> [TEXT BLOCK]

--- --- ---

Indigenous Disability Awareness Month (IDAM; formerly Aboriginal Disability Awareness Month) is an annual Canadian observance created in 2015 by the British Columbia Aboriginal Network on Disability Society (BCANDS) and is observed/recognized by various government, communities and organizations across Canada. Indigenous Disability Awareness Month is believed to be the only Indigenous disability specific, recognized observance in the world.

History 
Indigenous Disability Awareness Month was created by the British Columbia Aboriginal Network on Disability Society (BCANDS) in 2015, to raise awareness of the significant contributions that Indigenous peoples (First Nation, Inuit, Métis)  living with disabilities bring to communities across Canada. The awareness month also seeks to bring increased awareness regarding the unique barriers that Indigenous peoples living with disabilities experience, limiting their ability to be active and included members within both Indigenous and non-Indigenous communities.

In early 2015, BCANDS began work on the development of Indigenous disability Awareness Month, initially engaging the government of British Columbia, the First Nations Summit and the Métis Nation British Columbia for their endorsement and recognition of the Month. In the fall of 2015, the government of British Columbia officially proclaimed November as Indigenous Disability Awareness Month with the First Nation Summit and Métis Nation British Columbia both passing organizational resolutions officially recognizing and declaring the month annually.

In 2016, the Assembly of First Nations (AFN) officially recognized and proclaimed the month through a resolution passed at an AFN Chiefs Assembly, Additionally in 2016, the government of Saskatchewan officially recognized and declared the month as did the Yukon Council of First Nations.

--- --- ---

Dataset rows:
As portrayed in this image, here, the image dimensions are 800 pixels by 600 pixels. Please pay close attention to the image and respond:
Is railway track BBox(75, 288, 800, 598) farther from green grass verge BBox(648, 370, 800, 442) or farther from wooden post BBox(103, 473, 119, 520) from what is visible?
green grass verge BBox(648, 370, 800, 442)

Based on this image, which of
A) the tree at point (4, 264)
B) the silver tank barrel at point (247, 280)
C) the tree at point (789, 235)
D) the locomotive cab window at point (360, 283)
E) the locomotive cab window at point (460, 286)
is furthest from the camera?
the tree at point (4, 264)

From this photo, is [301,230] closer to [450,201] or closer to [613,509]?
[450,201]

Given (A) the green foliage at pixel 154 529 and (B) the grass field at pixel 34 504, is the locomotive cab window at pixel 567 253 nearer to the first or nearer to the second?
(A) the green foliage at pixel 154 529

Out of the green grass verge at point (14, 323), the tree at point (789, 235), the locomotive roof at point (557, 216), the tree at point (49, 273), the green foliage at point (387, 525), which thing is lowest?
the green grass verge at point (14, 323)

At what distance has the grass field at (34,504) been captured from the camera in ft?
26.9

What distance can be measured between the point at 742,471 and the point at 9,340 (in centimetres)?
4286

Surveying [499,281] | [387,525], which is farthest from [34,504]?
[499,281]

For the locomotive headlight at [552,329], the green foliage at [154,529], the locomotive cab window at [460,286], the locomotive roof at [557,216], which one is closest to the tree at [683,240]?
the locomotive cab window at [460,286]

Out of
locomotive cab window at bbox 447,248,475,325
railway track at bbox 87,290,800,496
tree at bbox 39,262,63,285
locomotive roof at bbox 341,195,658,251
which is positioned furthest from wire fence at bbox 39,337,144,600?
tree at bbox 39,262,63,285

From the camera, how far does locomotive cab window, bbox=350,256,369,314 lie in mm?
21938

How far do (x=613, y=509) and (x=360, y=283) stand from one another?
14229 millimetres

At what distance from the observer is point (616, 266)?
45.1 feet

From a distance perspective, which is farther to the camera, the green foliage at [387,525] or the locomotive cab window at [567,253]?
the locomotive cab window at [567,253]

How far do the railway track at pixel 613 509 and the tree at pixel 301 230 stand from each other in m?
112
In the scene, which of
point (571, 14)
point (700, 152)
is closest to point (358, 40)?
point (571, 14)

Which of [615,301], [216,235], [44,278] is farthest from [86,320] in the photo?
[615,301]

--- --- ---

> [THE TASKS]
1) According to the passage on Indigenous Disability Awareness Month, which month did the government of British Columbia officially proclaim for the observance?
2) Reproduce verbatim the part of the passage on Indigenous Disability Awareness Month starting with "In early 2015, BCANDS" and going on through "of First Nations.".

> [EXPECTED OUTPUTS]
1) November

2)
In early 2015, BCANDS began work on the development of Indigenous disability Awareness Month, initially engaging the government of British Columbia, the First Nations Summit and the Métis Nation British Columbia for their endorsement and recognition of the Month. In the fall of 2015, the government of British Columbia officially proclaimed November as Indigenous Disability Awareness Month with the First Nation Summit and Métis Nation British Columbia both passing organizational resolutions officially recognizing and declaring the month annually.

In 2016, the Assembly of First Nations (AFN) officially recognized and proclaimed the month through a resolution passed at an AFN Chiefs Assembly, Additionally in 2016, the government of Saskatchewan officially recognized and declared the month as did the Yukon Council of First Nations.